The recent high-resolution structure of a microcrystal formed by the peptide NNQQNY from the yeast prion protein Sup35 has been proposed as a model for the cross-beta core of amyloid fibrils (10). In this structure, a single copy of the six-residue peptide is replicated by a twofold screw symmetry to form two parallel β-sheets that pack tightly together to form a dry interface described as a steric zipper. A distinctive feature of this steric zipper is that it is formed by polar side chains, asparagine and glutamine, which satisfy their hydrogen-bonding requirements by forming stacks of hydrogen bonds parallel to the fibril (symmetry) axis. We set out to recapitulate the structure of this steric zipper using knowledge of the symmetry type and of the presence of backbone hydrogen bonds parallel to the fibril axis (the cross-beta structure, a well established characteristic of amyloid fibrils; ref. 2). The degrees of freedom in this system are the peptide backbone and side chain torsion angles and five rigid-body degrees of freedom (three rotations of the peptide, distance from the peptide to the symmetry axis, and rise along the axis between peptides). Details on the simulation are given in Materials and Methods; briefly, a low-resolution model is built by choosing a random starting orientation for the peptide and sampling backbone torsion angles by fragment insertion. This model is refined by a high-resolution, all-atom simulation in which all degrees of freedom (Fig. 5a) are simultaneously optimized. A plot of energy-vs.-rmsd for a five-peptide slice of the system is shown in Fig. 5d; in Fig. 5 b and c, the lowest-energy model is superimposed on the native structure (0.59 Å C^α rmsd, 0.70 Å over the core side chains). This figure illustrates that we are, starting only from the sequence of the peptide, able to recapitulate the steric zipper to high resolution, suggesting that computational modeling may be a powerful complement to experimental techniques in elucidating the structures of other amyloid-like systems.
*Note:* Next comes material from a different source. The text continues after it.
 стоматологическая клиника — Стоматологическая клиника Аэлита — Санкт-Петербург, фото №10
Fig. 5. — Amyloid fibril modeling. (a) The green arrows indicate the degrees of freedom sampled during the conformational search: side chain and backbone torsional degrees of freedom; three rotations of the peptide; distance from the peptide to the twofold screw axis; spacing along the axis between peptides. (b and c) Superposition of the lowest-energy model (gray) and the crystal structure of the NNQQNY steric zipper (cyan), showing good agreement over the core side chains. (d) Scatter plot of all-atom rmsd to the crystal structure (x axis) versus energy for the fibril modeling simulations.

Discussion

We have developed a method to predict the structure of symmetrical protein assemblies. The method uses simultaneous optimization of backbone, side chain, and rigid body degrees of freedom in which the search space is restricted to symmetrical conformations. The computational complexity is further reduced by simulating only smaller subsystems of the symmetrical assembly. The method has been applied to systems with cyclical, helical, and icosahedral symmetry but is not restricted to these systems and can be extended to model any type of symmetrical system where all subunits are chemically equivalent. The results show that highly accurate models can be produced with this protocol.
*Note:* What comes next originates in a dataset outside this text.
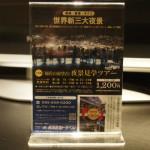 世界新三大夜景「長崎稲佐山」夜景見学バスツアー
Our approach assumes symmetrical arrangements of protein subunits. With a few notable exceptions, homo-oligomers assemble into symmetrical arrangements despite the fact that there are vastly greater nonsymmetrical possibilities. Symmetry breaking, when present, is usually fairly local. Asymmetry in side chain conformations is sometimes found close to a symmetry axis where for example efficient hydrogen bond formation requires local symmetry breaking (as is the case for leucine zippers; ref. 24). Symmetry breaking is also well established in larger virus capsids (1). As there is usually considerable symmetry present even when there is local symmetry breaking, a reasonable general approach would be to fully constrain symmetry during initial model generation to reduce the size of the space being sampled, and then allow local symmetry breaking, for example by eliminating the symmetrization of the side chain conformations, in later refinement steps. In most of the calculations we have assumed knowledge of the oligomerization state of the system. This information can often be experimentally determined but may also be inferred from simulations with different oligomerization states, as shown in ref. 6.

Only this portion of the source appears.